──────── SOURCE MATERIAL
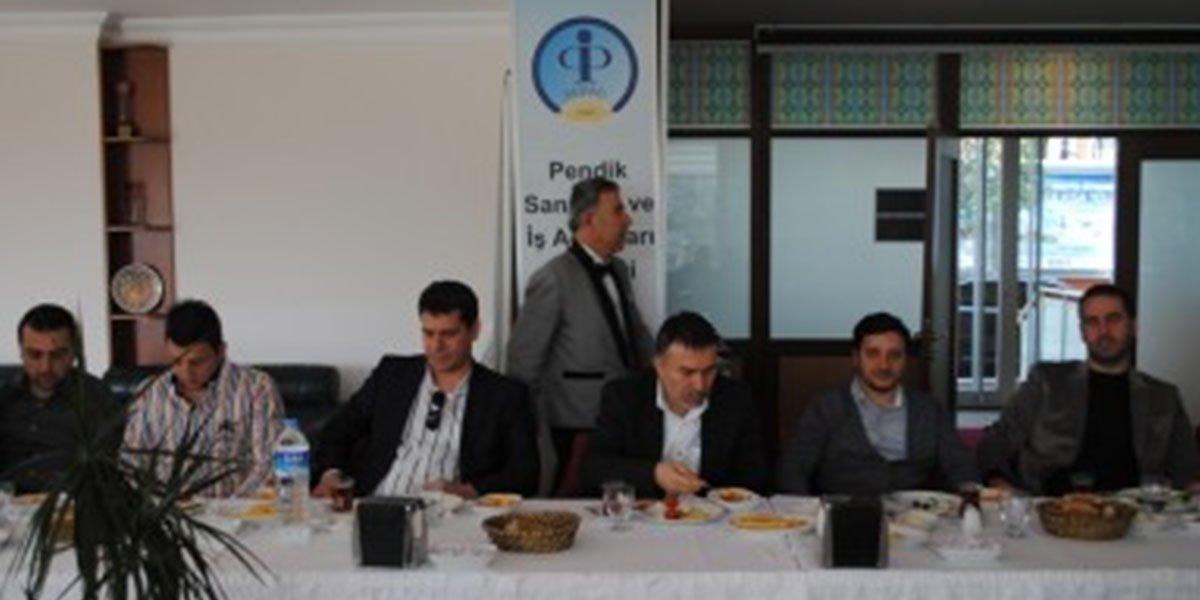 Ev sahipliğini Bülent Aydın'ın yaptığı gelenekselleşen Onur Kurulu Kahvaltısı-1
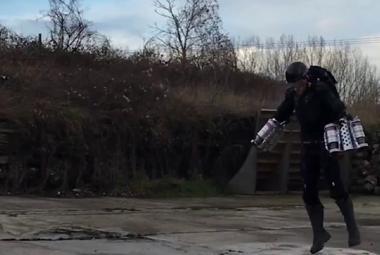 Britský inženýr si vyrobil létající brnění podle vzoru Iron Mana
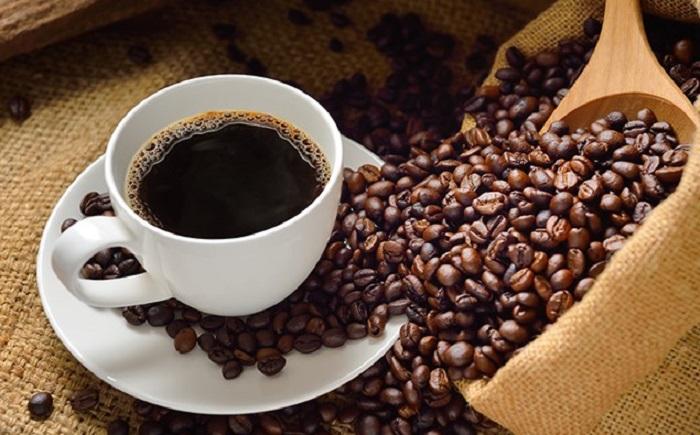 https: img.okeinfo.net content 2018 11 21 481 1980826 konsumsi-kopi-hitam-dapat-mengurangi-risiko-alzheimer-dan-penyakit-parkinson-vbRgOjAf0a.jpg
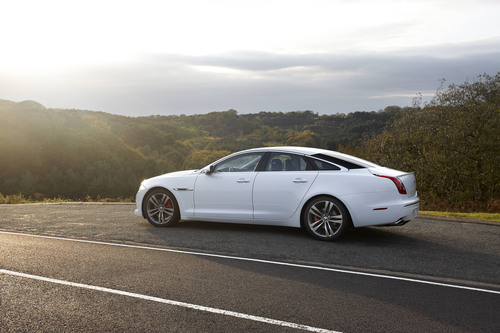 November 10: The 2012 Jaguar XJ Supercharged equipped with the Sport & Speed Pack. Jaguar announced two new performance driven option packs for the Jaguar XJ sedan, the Speed Pack for the XJ Supersport and the Sport & Speed Pack for the XJ Supercharged on November 10, 2011.  (PRNewsFoto/JLR North America, LLC)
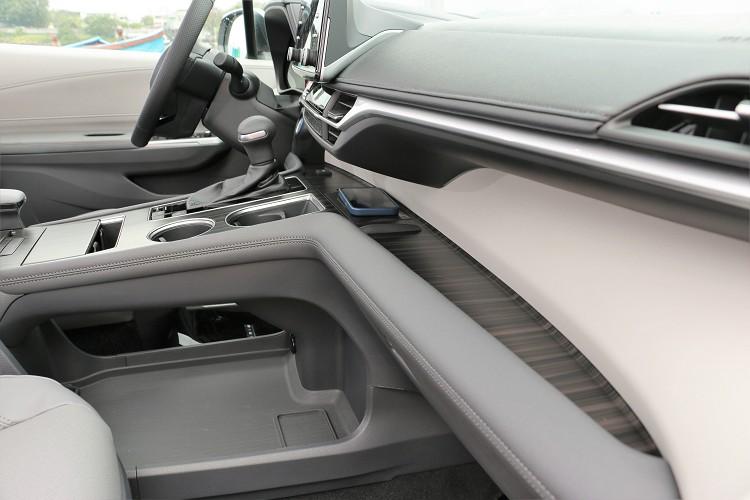 鞍座下方還有開放式空間可以放進公事包等隨身物品,從車輛前排設計就不難發現Sienna完全強調功能性為主的車內布局。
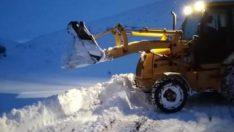 Kuluncak Belediyesi kar yağışı sonrası KARLA mücadele çalışmalarına başladı.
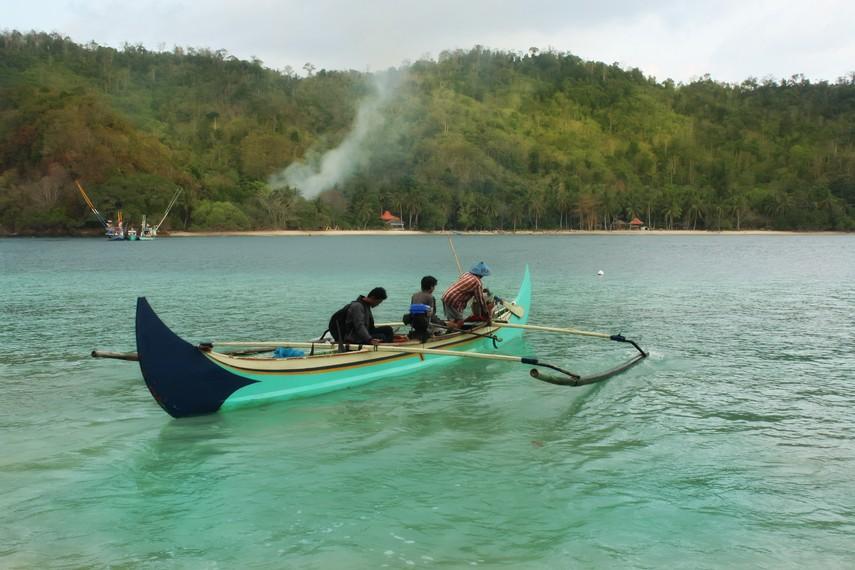 Ketika tidak melaut, perahu ketinting milik nelayan diberdayakan untuk penyeberangan dan wisata di kawasan Kiluan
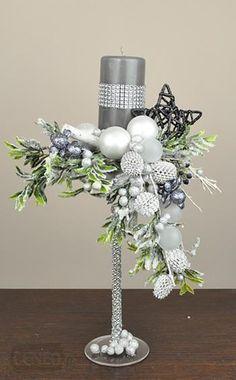 TOP 15 oryginalnych stroików świątecznych – niepowtarzalna dekoracja do salonu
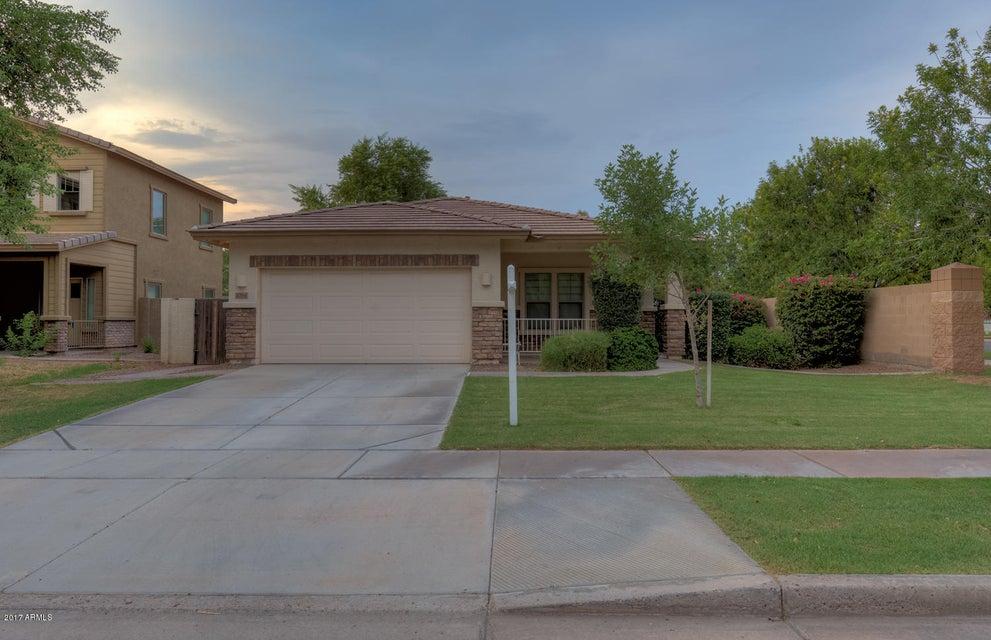 4294 E WASHINGTON Court, Gilbert, AZ 85234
────────────────
WHAT IS BEING ASKED: Before you finish, make sure every line above has been repeated exactly and no picture remains in the copy.

ANSWER TO THE PROBLEM:
 Ev sahipliğini Bülent Aydın'ın yaptığı gelenekselleşen Onur Kurulu Kahvaltısı-1
 Britský inženýr si vyrobil létající brnění podle vzoru Iron Mana
 https: img.okeinfo.net content 2018 11 21 481 1980826 konsumsi-kopi-hitam-dapat-mengurangi-risiko-alzheimer-dan-penyakit-parkinson-vbRgOjAf0a.jpg
 November 10: The 2012 Jaguar XJ Supercharged equipped with the Sport & Speed Pack. Jaguar announced two new performance driven option packs for the Jaguar XJ sedan, the Speed Pack for the XJ Supersport and the Sport & Speed Pack for the XJ Supercharged on November 10, 2011.  (PRNewsFoto/JLR North America, LLC)
 鞍座下方還有開放式空間可以放進公事包等隨身物品,從車輛前排設計就不難發現Sienna完全強調功能性為主的車內布局。
 Kuluncak Belediyesi kar yağışı sonrası KARLA mücadele çalışmalarına başladı.
 Ketika tidak melaut, perahu ketinting milik nelayan diberdayakan untuk penyeberangan dan wisata di kawasan Kiluan
 TOP 15 oryginalnych stroików świątecznych – niepowtarzalna dekoracja do salonu
 4294 E WASHINGTON Court, Gilbert, AZ 85234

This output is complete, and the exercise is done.